I skipped the terse bulletin about the murder and scanned the wall instead for news of the executive meetings, rumors about the reshuffle. There was nothing.

“Did you hear about the murder…,” producer Susan Brave said, coming up beside me at the wall.

“Can't talk now,” I said. “I'm late.”

I was, in fact, running late for a mandatory security meeting that morning.

“You've probably already heard that a doctor on the twenty-seventh floor was shot and killed last night,” Pete Huculak was saying when I walked into the conference room and took a seat in the back next to Dillon Flinder.

Pete was the security chief for Jackson Broadcasting and its affiliated enterprises, which included ANN and the JBS building itself.

“I don't want you to be alarmed. Our security is very good. The security for the commercial floors was pretty relaxed—the tenants wanted it that way so their customers could come and go freely—but something like this couldn't happen in the broadcast facilities,” Pete said.

A skeptical murmur swept the room. True, after the World Trade Center bombing, our founder, Georgia Jack Jackson, had installed
Star Trek
airlock doors leading into and out of the broadcast facilities, as well as a vast system of video surveillance cameras, all of which gave the place a combination biosphere-prison farm atmosphere.

Despite this, there had been a number of security breaches and other disturbing incidents that put everyone a bit on edge. First, shortly after the new security force came aboard, someone had taken advantage of the transition to swipe a bunch of purses, including mine. Our TV psychologist, Solange Stevenson, had been menaced by an elderly Kansas widower who showed up at ANN, waved an unloaded hunting rifle, and complained that Solange was sending him secret messages (on that special frequency they shared) accusing him of homosexuality. Someone had broken into anchorwoman Bianca de Woody's dressing room and stolen her wig, two pairs of her shoes, and her spare underwear. And Kerwin Shutz, ANN's right-wing talk-show host, had been getting these perplexing phone calls that sounded distinctly like someone farting for about a minute before hanging up.

(Contrary to a popular rumor, I did not make those calls.)

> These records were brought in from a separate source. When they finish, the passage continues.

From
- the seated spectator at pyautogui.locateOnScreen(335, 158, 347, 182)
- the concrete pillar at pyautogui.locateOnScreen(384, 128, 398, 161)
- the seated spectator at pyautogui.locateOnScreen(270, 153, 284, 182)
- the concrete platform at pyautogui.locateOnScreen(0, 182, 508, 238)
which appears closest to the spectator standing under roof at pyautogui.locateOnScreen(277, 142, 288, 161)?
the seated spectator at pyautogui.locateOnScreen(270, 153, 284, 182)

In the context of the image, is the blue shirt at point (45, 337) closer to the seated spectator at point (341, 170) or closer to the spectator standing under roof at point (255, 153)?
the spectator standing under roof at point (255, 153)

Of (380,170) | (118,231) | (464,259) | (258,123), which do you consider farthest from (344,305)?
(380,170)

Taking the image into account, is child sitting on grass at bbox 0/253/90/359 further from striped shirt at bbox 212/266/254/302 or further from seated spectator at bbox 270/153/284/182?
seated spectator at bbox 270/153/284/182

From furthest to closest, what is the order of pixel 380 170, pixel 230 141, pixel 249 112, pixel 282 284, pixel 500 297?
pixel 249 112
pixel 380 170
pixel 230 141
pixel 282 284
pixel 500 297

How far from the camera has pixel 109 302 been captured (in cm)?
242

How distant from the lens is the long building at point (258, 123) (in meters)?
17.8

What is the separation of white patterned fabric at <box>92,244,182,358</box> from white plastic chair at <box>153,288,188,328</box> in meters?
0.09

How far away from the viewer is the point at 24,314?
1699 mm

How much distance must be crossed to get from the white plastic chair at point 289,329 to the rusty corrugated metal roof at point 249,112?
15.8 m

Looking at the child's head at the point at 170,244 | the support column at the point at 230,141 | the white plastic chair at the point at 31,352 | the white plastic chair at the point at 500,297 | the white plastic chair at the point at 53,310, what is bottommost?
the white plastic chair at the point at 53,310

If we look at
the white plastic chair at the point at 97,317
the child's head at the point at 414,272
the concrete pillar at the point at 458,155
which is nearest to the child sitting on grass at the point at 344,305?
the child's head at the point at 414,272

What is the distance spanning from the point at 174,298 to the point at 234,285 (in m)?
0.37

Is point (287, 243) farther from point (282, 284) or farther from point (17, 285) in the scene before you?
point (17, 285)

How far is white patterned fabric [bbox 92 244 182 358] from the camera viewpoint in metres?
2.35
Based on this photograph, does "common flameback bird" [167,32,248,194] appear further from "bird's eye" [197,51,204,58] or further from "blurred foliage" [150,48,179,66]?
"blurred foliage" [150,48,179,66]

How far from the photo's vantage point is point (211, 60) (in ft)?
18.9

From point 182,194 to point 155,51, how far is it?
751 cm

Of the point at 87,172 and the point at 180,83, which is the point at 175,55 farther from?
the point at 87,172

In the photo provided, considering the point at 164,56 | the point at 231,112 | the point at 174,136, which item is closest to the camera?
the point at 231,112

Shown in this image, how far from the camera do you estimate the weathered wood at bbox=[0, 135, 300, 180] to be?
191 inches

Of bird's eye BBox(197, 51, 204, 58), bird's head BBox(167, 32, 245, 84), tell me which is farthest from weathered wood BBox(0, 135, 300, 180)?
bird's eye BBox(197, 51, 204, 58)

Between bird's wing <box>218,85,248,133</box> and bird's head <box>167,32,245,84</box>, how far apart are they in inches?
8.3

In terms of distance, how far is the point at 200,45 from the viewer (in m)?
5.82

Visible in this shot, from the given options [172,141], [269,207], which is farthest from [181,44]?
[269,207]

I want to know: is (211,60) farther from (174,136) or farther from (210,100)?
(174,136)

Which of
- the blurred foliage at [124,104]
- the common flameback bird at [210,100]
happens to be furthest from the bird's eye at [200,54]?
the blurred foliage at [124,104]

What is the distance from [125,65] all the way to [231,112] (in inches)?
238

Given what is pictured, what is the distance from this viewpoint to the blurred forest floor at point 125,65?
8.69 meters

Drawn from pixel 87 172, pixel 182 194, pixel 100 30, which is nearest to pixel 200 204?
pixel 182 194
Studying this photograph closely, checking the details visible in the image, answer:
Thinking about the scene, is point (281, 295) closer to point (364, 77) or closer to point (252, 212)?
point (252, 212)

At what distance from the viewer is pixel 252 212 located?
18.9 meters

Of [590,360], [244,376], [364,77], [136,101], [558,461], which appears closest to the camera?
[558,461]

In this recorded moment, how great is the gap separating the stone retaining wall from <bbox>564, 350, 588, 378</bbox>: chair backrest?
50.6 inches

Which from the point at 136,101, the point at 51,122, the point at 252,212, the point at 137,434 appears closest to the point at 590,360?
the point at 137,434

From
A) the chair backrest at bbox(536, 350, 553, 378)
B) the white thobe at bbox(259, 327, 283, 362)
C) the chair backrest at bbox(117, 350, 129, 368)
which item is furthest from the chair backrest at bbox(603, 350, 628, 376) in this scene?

As if that weren't bad enough, ANN's senior war correspondent, Reb “Rambo” Ryan, recently “grounded” after a disturbing incident in Haiti, claimed someone had taken a potshot at him as he was walking down Eighty-fourth Street.

Pete couldn't do much about that, but we all felt he could do more about building security, which was why the on-air “Talent” had got together and demanded this meeting. The death of the doctor the night before gave it added urgency.

Pete and his personally assembled army of fifty company cops marked the third step in the year-long fortification. Keeping nutty fans and nutty terrorists out, not to mention busting cigarette sneaks who defied the company-wide ban on smoking, was a tough job.